French.china.org.cn | Mis à jour le 21. 08. 2019 | Mots clés : Macron,Poutine,



Le président russe Vladimir Poutine s'est rendu en France le 19 août et a rencontré le président français Emmanuel Macron au Fort de Brégançon. Dans le contexte de l'ajustement de la politique étrangère de la France et de la promotion du multilatéralisme, la visite de M. Poutine est le signe d’un réchauffement des relations entre la France et la Russie. Cinq jours après cette rencontre, M. Macron présidera le sommet annuel du G7 et négociera le repositionnement des relations entre l'Occident et la Russie. Cette rencontre entre MM. Macron et Poutine revêt par conséquent une grande importance pour la géopolitique européenne.

Au cours de ces dernières années, les relations entre les deux pays avaient été tendues en raison des désaccords sur l'Ukraine et sur la Syrie notamment, mais les contacts entre les dirigeants des deux pays n'avaient pas été interrompus. Après l’arrivée de M. Macron à la présidence en 2017, les deux parties s’étaient rencontrées lors du sommet annuel du G20. M. Poutine a été chaleureusement accueillie par le couple Macron à l’occasion de cette visite et les deux dirigeants se sont entretenus pendant quatre heures et demie.

Bien que les différences entre les deux parties sur la question syrienne et sur les droits de l'homme persistent, elles se sont atténuées sur la question ukrainienne. M. Poutine a déclaré que certaines des propositions avancées par le nouveau président ukrainien Volodymyr Zelensky méritaient d'être discutées. M. Macron veut promouvoir la tenue d’un sommet dans le cadre du mécanisme du « modèle de Normandie » avec la France, l’Allemagne, la Russie et l’Ukraine. Les deux parties ont fait preuve de la plus grande volonté d'accélérer le rythme de rapprochement de l'Europe avec la Russie. M. Poutine s’est félicité du retour de la Russie au Conseil des représentants de la Commission européenne, estimant que la France jouait « un rôle important, voire crucial ». M. Macron a dit qu'il assisterait aux célébrations du 75ème anniversaire de la victoire de la guerre antifasciste à Moscou en mai prochain. Il est le seul dirigeant occidental à accepter l'invitation. Les commentateurs internationaux ont généralement indiqué que cette réunion laissait apparaître des signes de renforcement des relations entre la France et la Russie.
════════════════
▶ CONSIGNE A
D'après l'article sur la rencontre entre Macron et Poutine, combien de temps les deux dirigeants se sont-ils entretenus ?
▶ CONSIGNE B
Reproduisez le passage de l'article sur la rencontre entre Macron et Poutine qui commence par « Au cours de » et se termine par « heures et demie. ».
▶ CONSIGNE C
Traduisez en anglais cette phrase de l'article sur la rencontre entre Macron et Poutine : « M. Macron a dit qu'il assisterait aux célébrations du 75ème anniversaire de la victoire de la guerre antifasciste à Moscou en mai prochain. »

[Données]
════════════════
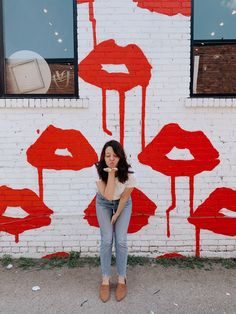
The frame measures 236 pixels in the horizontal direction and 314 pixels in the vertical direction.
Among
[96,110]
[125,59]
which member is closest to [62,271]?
A: [96,110]

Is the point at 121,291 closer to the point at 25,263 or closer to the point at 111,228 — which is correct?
the point at 111,228

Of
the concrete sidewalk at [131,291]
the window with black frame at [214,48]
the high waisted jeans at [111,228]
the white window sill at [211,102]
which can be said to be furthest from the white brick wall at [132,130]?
the high waisted jeans at [111,228]

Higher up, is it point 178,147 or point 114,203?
point 178,147

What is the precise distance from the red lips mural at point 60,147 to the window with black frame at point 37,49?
0.48m

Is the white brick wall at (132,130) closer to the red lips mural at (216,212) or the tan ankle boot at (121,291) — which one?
the red lips mural at (216,212)

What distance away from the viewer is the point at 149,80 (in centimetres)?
368

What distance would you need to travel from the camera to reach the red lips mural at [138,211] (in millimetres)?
3777

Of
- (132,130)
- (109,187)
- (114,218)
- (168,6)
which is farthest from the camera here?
(132,130)

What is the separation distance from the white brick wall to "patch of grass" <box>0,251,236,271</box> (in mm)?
82

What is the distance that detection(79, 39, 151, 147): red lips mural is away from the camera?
A: 3.65 metres

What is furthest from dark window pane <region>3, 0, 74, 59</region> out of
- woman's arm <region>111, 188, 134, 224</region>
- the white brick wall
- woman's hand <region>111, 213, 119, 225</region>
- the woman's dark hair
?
woman's hand <region>111, 213, 119, 225</region>

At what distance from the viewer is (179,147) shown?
12.2 feet

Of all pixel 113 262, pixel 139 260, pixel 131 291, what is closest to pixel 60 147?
pixel 113 262

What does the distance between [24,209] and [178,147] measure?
6.43 ft
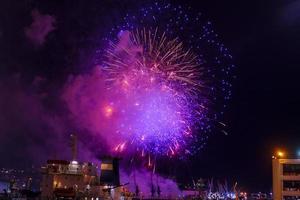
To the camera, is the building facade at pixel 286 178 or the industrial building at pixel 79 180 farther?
the building facade at pixel 286 178

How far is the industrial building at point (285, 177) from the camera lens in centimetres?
6094

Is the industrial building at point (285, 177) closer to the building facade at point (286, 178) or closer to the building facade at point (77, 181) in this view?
the building facade at point (286, 178)

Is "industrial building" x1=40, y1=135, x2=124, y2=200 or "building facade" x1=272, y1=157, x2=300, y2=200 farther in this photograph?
"building facade" x1=272, y1=157, x2=300, y2=200

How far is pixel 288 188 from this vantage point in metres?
62.2

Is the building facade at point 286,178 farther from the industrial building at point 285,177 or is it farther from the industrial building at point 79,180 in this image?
the industrial building at point 79,180

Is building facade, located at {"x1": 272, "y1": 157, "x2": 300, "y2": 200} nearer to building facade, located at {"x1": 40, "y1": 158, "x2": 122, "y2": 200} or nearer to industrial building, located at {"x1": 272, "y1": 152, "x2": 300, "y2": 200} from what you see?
industrial building, located at {"x1": 272, "y1": 152, "x2": 300, "y2": 200}

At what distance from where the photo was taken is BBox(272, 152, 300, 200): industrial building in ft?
200

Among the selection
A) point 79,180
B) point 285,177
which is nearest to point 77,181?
point 79,180

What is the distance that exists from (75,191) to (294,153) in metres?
32.4

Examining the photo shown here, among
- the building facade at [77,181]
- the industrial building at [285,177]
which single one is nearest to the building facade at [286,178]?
the industrial building at [285,177]

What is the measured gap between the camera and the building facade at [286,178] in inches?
2399

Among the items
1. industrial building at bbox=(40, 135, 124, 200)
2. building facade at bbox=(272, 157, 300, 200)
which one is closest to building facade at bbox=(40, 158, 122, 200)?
industrial building at bbox=(40, 135, 124, 200)

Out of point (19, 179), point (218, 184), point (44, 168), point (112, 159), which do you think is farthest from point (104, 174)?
point (218, 184)

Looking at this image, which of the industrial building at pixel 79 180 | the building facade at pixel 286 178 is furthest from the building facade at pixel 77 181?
the building facade at pixel 286 178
════════════════
▶ RÉPONSE ATTENDUE A
Pendant quatre heures et demie.

▶ RÉPONSE ATTENDUE B
Au cours de ces dernières années, les relations entre les deux pays avaient été tendues en raison des désaccords sur l'Ukraine et sur la Syrie notamment, mais les contacts entre les dirigeants des deux pays n'avaient pas été interrompus. Après l’arrivée de M. Macron à la présidence en 2017, les deux parties s’étaient rencontrées lors du sommet annuel du G20. M. Poutine a été chaleureusement accueillie par le couple Macron à l’occasion de cette visite et les deux dirigeants se sont entretenus pendant quatre heures et demie.

▶ RÉPONSE ATTENDUE C
Mr. Macron said that he would attend the celebrations of the 75th anniversary of the victory in the anti-fascist war in Moscow next May.